Consumption tax revenue in percent of GDP increased moderately from 11.2 % in 2009 to 11.5 % in 2010. The
ITR on consumption rose significantly by 1.7 percentage points in the same period reaching the highest level since
2000 due to an increase in the standard VAT rate by 2 percentage points as from September 2009. In spite of that
development however the Lithuanian ITR on consumption is the seventh lowest among EU Member States.

Overall, labour taxes are the most important revenue source for the Lithuanian budget and bring in about half of all
tax revenues. The share of labour taxes as a percentage of GDP declined however markedly by 1.6 percentage
points, from 2009 to 2010. In the same vein the ITR on labour decreased from 32.6 % to 31.7 %. At this level the
ITR on labour is slightly below EU average (33.4 %), although it decreased steadily from its 41.2 % peak in 2000,
due notably to the increase in basic tax allowances and the successive cuts in the PIT rate.

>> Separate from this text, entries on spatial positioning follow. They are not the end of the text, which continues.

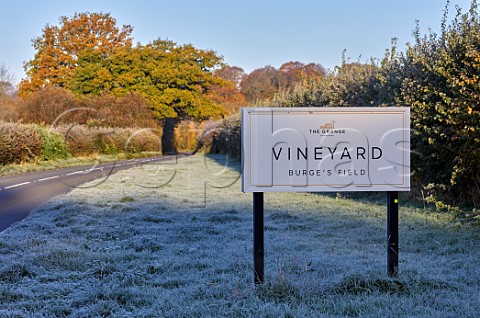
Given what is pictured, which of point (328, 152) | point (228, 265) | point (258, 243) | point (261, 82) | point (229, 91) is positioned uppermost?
point (261, 82)

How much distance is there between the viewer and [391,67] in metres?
12.0

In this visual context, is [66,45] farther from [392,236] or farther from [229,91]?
[392,236]

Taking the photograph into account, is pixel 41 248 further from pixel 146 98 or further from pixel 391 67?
pixel 146 98

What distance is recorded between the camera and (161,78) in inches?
2169

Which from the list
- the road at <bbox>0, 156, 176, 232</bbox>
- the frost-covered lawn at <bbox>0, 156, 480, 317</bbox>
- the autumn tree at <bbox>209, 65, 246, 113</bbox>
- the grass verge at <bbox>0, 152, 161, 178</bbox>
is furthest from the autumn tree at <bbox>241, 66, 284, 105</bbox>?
the frost-covered lawn at <bbox>0, 156, 480, 317</bbox>

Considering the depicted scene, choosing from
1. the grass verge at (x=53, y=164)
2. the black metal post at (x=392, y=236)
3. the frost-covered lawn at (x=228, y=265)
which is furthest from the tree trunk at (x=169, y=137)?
the black metal post at (x=392, y=236)

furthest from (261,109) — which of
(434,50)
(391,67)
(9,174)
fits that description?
(9,174)

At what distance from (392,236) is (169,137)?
47637mm

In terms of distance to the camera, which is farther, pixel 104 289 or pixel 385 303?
pixel 104 289

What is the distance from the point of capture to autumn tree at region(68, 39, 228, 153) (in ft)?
172

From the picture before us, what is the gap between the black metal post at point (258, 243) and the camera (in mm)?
4719

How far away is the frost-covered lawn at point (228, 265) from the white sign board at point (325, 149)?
88cm

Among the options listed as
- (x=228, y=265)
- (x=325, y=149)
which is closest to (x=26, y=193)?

In Lithuania, taxes on capital to GDP are the third lowest in the EU, yielding only 35 % of the EU-27 average
(2.3 % versus 6.6 % for the EU-27). In addition, the share of capital taxes decreased significantly from 3.2 %
(2009) to 2.3 % in 2010 due to the cuts in the standard CIT rate and in the reduced rate for small companies. Tax
revenue from capital stocks is also one of the lowest in the EU-27. All of this is reflected in the Lithuanian ITR on
capital, a ratio which decreased substantially by 4.2 percentage points from 11 % in 2009 to 6.8 % in 2010 marking
the highest drop in the ITR on capital since 2000.